··· DATA SHOWN

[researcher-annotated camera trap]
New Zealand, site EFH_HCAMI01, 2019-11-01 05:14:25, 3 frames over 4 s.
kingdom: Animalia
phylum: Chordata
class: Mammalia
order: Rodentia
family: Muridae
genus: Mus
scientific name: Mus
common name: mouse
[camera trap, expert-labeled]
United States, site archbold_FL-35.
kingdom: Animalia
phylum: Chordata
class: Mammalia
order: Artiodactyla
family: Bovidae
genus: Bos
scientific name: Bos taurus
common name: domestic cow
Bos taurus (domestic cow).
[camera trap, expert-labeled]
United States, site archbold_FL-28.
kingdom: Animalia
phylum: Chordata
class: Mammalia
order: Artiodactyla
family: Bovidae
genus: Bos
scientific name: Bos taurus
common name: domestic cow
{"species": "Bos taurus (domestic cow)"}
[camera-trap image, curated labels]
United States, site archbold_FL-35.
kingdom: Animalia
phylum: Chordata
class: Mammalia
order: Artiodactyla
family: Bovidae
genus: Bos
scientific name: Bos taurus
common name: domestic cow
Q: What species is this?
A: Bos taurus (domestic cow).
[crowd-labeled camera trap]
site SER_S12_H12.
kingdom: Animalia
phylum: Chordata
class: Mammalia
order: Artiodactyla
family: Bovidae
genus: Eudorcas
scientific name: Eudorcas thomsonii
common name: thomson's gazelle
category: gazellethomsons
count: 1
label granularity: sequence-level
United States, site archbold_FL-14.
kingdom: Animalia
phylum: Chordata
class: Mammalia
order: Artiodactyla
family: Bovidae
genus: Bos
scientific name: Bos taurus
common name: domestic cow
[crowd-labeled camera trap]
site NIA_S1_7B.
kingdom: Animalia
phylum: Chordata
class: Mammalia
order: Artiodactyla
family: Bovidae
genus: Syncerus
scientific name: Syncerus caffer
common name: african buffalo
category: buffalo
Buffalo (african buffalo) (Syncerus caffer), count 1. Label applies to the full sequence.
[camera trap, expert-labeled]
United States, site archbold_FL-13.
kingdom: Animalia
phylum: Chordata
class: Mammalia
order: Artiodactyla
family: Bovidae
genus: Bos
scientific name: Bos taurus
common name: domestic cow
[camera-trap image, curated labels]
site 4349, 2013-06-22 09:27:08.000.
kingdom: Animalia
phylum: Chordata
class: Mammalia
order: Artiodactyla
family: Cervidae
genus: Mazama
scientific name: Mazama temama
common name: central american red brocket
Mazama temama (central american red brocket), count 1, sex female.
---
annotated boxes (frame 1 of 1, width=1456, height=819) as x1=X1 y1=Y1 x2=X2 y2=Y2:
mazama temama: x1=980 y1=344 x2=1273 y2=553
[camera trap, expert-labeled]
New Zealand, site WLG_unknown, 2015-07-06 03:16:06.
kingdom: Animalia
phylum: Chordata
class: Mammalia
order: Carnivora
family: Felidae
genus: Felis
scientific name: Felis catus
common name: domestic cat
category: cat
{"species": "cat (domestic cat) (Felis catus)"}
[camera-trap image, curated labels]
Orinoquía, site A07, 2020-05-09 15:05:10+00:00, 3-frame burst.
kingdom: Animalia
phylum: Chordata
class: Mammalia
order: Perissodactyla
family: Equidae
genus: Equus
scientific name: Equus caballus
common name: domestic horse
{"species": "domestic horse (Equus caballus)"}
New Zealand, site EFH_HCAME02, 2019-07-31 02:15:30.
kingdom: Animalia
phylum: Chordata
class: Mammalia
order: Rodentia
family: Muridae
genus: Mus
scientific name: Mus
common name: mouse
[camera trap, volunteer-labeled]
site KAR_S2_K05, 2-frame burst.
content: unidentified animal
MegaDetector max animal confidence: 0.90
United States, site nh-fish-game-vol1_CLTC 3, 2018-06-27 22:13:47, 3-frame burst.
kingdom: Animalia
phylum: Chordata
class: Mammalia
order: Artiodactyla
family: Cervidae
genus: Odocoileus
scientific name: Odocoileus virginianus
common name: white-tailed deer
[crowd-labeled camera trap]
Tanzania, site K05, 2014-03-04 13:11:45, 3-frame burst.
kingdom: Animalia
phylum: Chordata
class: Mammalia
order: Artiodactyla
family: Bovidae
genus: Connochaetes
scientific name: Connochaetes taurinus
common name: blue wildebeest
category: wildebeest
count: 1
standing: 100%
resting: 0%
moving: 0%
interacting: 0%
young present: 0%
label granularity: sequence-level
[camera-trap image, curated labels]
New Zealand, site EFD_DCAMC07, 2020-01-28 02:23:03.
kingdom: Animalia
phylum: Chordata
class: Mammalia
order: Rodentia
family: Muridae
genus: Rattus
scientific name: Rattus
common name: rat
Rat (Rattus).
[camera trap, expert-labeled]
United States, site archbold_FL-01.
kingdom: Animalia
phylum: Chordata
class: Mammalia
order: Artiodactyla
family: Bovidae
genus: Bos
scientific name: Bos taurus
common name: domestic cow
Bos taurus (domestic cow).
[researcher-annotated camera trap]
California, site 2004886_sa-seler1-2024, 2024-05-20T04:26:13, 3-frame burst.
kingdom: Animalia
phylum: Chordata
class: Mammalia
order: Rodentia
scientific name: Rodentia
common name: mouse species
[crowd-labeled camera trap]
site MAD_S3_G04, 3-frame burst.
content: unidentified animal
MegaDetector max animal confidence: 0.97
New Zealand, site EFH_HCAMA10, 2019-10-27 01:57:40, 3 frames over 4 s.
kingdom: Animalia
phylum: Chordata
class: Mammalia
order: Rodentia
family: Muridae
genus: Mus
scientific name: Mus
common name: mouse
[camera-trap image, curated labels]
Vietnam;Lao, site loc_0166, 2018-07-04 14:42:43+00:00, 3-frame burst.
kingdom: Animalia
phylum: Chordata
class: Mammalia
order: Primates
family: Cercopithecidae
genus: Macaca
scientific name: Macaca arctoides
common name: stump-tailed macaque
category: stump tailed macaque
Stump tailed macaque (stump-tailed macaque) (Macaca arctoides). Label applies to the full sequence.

······

- INSTRUCTIONS FOR THE TASK
Write out the records in full, word for word.

- OUTPUT BELOW
[researcher-annotated camera trap]
New Zealand, site EFH_HCAMI01, 2019-11-01 05:14:25, 3 frames over 4 s.
kingdom: Animalia
phylum: Chordata
class: Mammalia
order: Rodentia
family: Muridae
genus: Mus
scientific name: Mus
common name: mouse
[camera trap, expert-labeled]
United States, site archbold_FL-35.
kingdom: Animalia
phylum: Chordata
class: Mammalia
order: Artiodactyla
family: Bovidae
genus: Bos
scientific name: Bos taurus
common name: domestic cow
Bos taurus (domestic cow).
[camera trap, expert-labeled]
United States, site archbold_FL-28.
kingdom: Animalia
phylum: Chordata
class: Mammalia
order: Artiodactyla
family: Bovidae
genus: Bos
scientific name: Bos taurus
common name: domestic cow
{"species": "Bos taurus (domestic cow)"}
[camera-trap image, curated labels]
United States, site archbold_FL-35.
kingdom: Animalia
phylum: Chordata
class: Mammalia
order: Artiodactyla
family: Bovidae
genus: Bos
scientific name: Bos taurus
common name: domestic cow
Q: What species is this?
A: Bos taurus (domestic cow).
[crowd-labeled camera trap]
site SER_S12_H12.
kingdom: Animalia
phylum: Chordata
class: Mammalia
order: Artiodactyla
family: Bovidae
genus: Eudorcas
scientific name: Eudorcas thomsonii
common name: thomson's gazelle
category: gazellethomsons
count: 1
label granularity: sequence-level
United States, site archbold_FL-14.
kingdom: Animalia
phylum: Chordata
class: Mammalia
order: Artiodactyla
family: Bovidae
genus: Bos
scientific name: Bos taurus
common name: domestic cow
[crowd-labeled camera trap]
site NIA_S1_7B.
kingdom: Animalia
phylum: Chordata
class: Mammalia
order: Artiodactyla
family: Bovidae
genus: Syncerus
scientific name: Syncerus caffer
common name: african buffalo
category: buffalo
Buffalo (african buffalo) (Syncerus caffer), count 1. Label applies to the full sequence.
[camera trap, expert-labeled]
United States, site archbold_FL-13.
kingdom: Animalia
phylum: Chordata
class: Mammalia
order: Artiodactyla
family: Bovidae
genus: Bos
scientific name: Bos taurus
common name: domestic cow
[camera-trap image, curated labels]
site 4349, 2013-06-22 09:27:08.000.
kingdom: Animalia
phylum: Chordata
class: Mammalia
order: Artiodactyla
family: Cervidae
genus: Mazama
scientific name: Mazama temama
common name: central american red brocket
Mazama temama (central american red brocket), count 1, sex female.
---
annotated boxes (frame 1 of 1, width=1456, height=819) as x1=X1 y1=Y1 x2=X2 y2=Y2:
mazama temama: x1=980 y1=344 x2=1273 y2=553
[camera trap, expert-labeled]
New Zealand, site WLG_unknown, 2015-07-06 03:16:06.
kingdom: Animalia
phylum: Chordata
class: Mammalia
order: Carnivora
family: Felidae
genus: Felis
scientific name: Felis catus
common name: domestic cat
category: cat
{"species": "cat (domestic cat) (Felis catus)"}
[camera-trap image, curated labels]
Orinoquía, site A07, 2020-05-09 15:05:10+00:00, 3-frame burst.
kingdom: Animalia
phylum: Chordata
class: Mammalia
order: Perissodactyla
family: Equidae
genus: Equus
scientific name: Equus caballus
common name: domestic horse
{"species": "domestic horse (Equus caballus)"}
New Zealand, site EFH_HCAME02, 2019-07-31 02:15:30.
kingdom: Animalia
phylum: Chordata
class: Mammalia
order: Rodentia
family: Muridae
genus: Mus
scientific name: Mus
common name: mouse
[camera trap, volunteer-labeled]
site KAR_S2_K05, 2-frame burst.
content: unidentified animal
MegaDetector max animal confidence: 0.90
United States, site nh-fish-game-vol1_CLTC 3, 2018-06-27 22:13:47, 3-frame burst.
kingdom: Animalia
phylum: Chordata
class: Mammalia
order: Artiodactyla
family: Cervidae
genus: Odocoileus
scientific name: Odocoileus virginianus
common name: white-tailed deer
[crowd-labeled camera trap]
Tanzania, site K05, 2014-03-04 13:11:45, 3-frame burst.
kingdom: Animalia
phylum: Chordata
class: Mammalia
order: Artiodactyla
family: Bovidae
genus: Connochaetes
scientific name: Connochaetes taurinus
common name: blue wildebeest
category: wildebeest
count: 1
standing: 100%
resting: 0%
moving: 0%
interacting: 0%
young present: 0%
label granularity: sequence-level
[camera-trap image, curated labels]
New Zealand, site EFD_DCAMC07, 2020-01-28 02:23:03.
kingdom: Animalia
phylum: Chordata
class: Mammalia
order: Rodentia
family: Muridae
genus: Rattus
scientific name: Rattus
common name: rat
Rat (Rattus).
[camera trap, expert-labeled]
United States, site archbold_FL-01.
kingdom: Animalia
phylum: Chordata
class: Mammalia
order: Artiodactyla
family: Bovidae
genus: Bos
scientific name: Bos taurus
common name: domestic cow
Bos taurus (domestic cow).
[researcher-annotated camera trap]
California, site 2004886_sa-seler1-2024, 2024-05-20T04:26:13, 3-frame burst.
kingdom: Animalia
phylum: Chordata
class: Mammalia
order: Rodentia
scientific name: Rodentia
common name: mouse species
[crowd-labeled camera trap]
site MAD_S3_G04, 3-frame burst.
content: unidentified animal
MegaDetector max animal confidence: 0.97
New Zealand, site EFH_HCAMA10, 2019-10-27 01:57:40, 3 frames over 4 s.
kingdom: Animalia
phylum: Chordata
class: Mammalia
order: Rodentia
family: Muridae
genus: Mus
scientific name: Mus
common name: mouse
[camera-trap image, curated labels]
Vietnam;Lao, site loc_0166, 2018-07-04 14:42:43+00:00, 3-frame burst.
kingdom: Animalia
phylum: Chordata
class: Mammalia
order: Primates
family: Cercopithecidae
genus: Macaca
scientific name: Macaca arctoides
common name: stump-tailed macaque
category: stump tailed macaque
Stump tailed macaque (stump-tailed macaque) (Macaca arctoides). Label applies to the full sequence.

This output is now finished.